DATA LISTING
*****
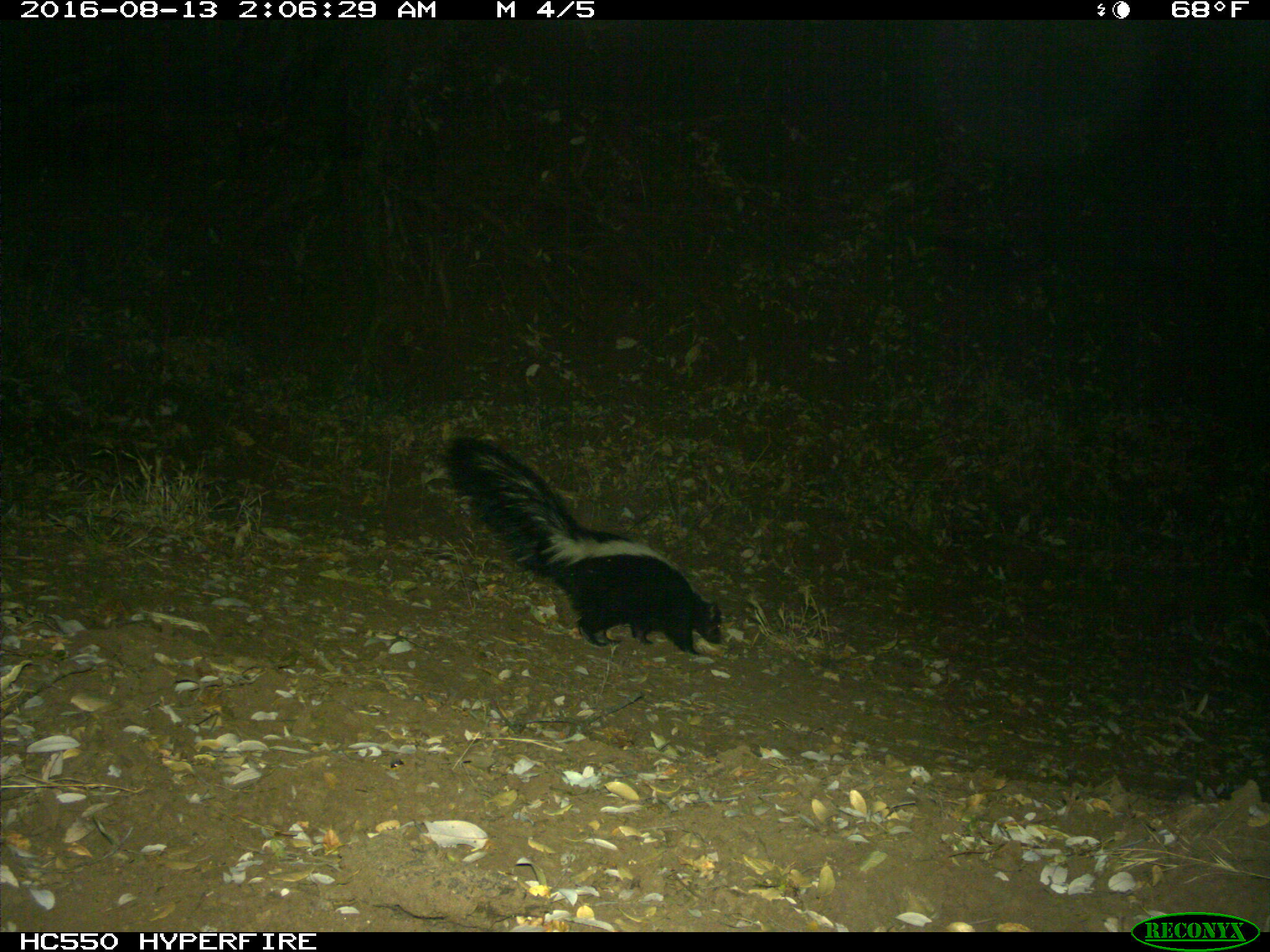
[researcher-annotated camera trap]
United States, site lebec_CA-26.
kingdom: Animalia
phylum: Chordata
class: Mammalia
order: Carnivora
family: Mephitidae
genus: Mephitis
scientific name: Mephitis mephitis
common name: striped skunk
*****
Each entry above should be returned exactly as written, minus its pictures.

EXERCISE ANSWER
[researcher-annotated camera trap]
United States, site lebec_CA-26.
kingdom: Animalia
phylum: Chordata
class: Mammalia
order: Carnivora
family: Mephitidae
genus: Mephitis
scientific name: Mephitis mephitis
common name: striped skunk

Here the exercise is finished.